Collected data:
------------------------------------------------
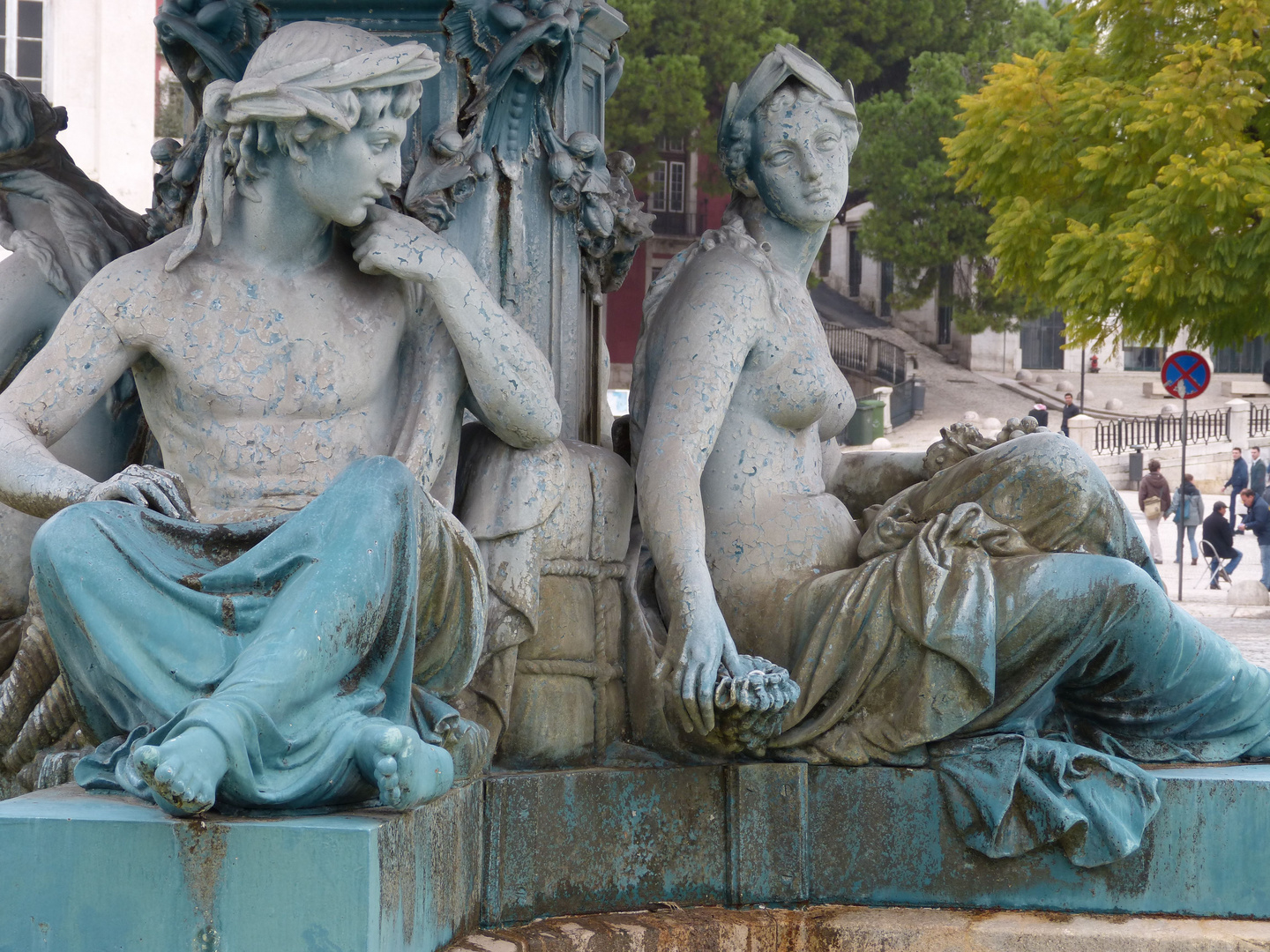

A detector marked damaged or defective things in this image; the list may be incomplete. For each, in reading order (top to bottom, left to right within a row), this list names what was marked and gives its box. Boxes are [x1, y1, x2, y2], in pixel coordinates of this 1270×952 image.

peeling paint on statue [0, 20, 561, 822]
peeling paint on statue [632, 44, 1270, 867]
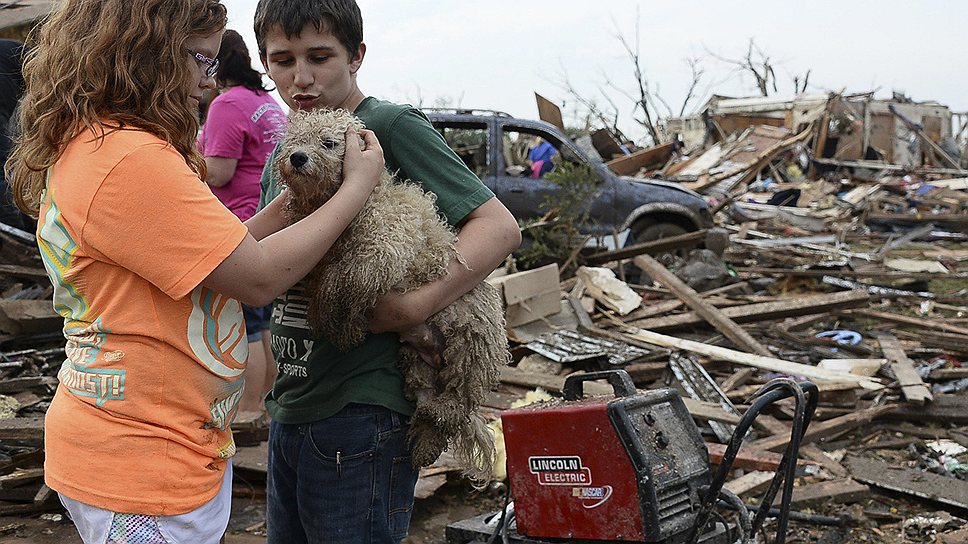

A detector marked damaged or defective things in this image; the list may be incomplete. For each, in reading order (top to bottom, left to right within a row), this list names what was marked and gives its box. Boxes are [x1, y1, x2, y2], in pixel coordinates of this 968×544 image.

damaged pickup truck [428, 109, 716, 249]
broken lumber [636, 254, 772, 360]
broken lumber [628, 292, 868, 330]
broken lumber [620, 328, 884, 392]
broken lumber [876, 334, 932, 406]
broken lumber [748, 404, 900, 450]
broken lumber [844, 456, 968, 512]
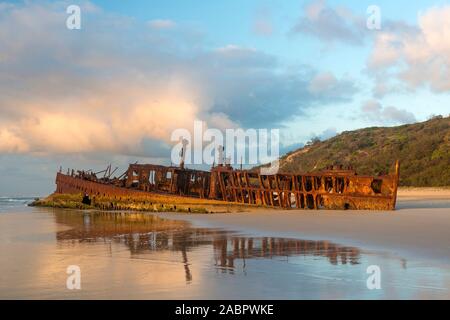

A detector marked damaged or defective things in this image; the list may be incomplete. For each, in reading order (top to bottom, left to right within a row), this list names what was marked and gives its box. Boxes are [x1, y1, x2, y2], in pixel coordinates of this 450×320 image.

rusted metal hull [54, 160, 400, 210]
------------------------------------------------
■ EXERCISE ■
Transcribe every entry above exactly. Omit all pictures.

■ OUTPUT FOR THIS TASK ■
A detector marked damaged or defective things in this image; the list may be incomplete. For each, in reading order (top to bottom, left to right within a row), this list names what was marked and gives its box. Boxes are [x1, y1, x2, y2], in pixel coordinates of this 1270×952 image.

peeling paint on statue [0, 20, 561, 822]
peeling paint on statue [632, 44, 1270, 867]

A detector marked damaged or defective things in this image; the list may be incomplete. For each, in reading order (top to bottom, left to right within a row), this list names what was marked and gives its box. Boxes are [x1, y1, x2, y2], in pixel coordinates of this 968×544 image.

damaged pickup truck [428, 109, 716, 249]
broken lumber [636, 254, 772, 360]
broken lumber [628, 292, 868, 330]
broken lumber [620, 328, 884, 392]
broken lumber [876, 334, 932, 406]
broken lumber [748, 404, 900, 450]
broken lumber [844, 456, 968, 512]

A detector marked damaged or defective things in this image; the list may be incomplete. For each, in reading order (top to bottom, left to right within a row), this list names what was marked and gives its box. Boxes are [x1, y1, x2, y2], in pixel coordinates of this 450×320 image.

rusted metal hull [54, 160, 400, 210]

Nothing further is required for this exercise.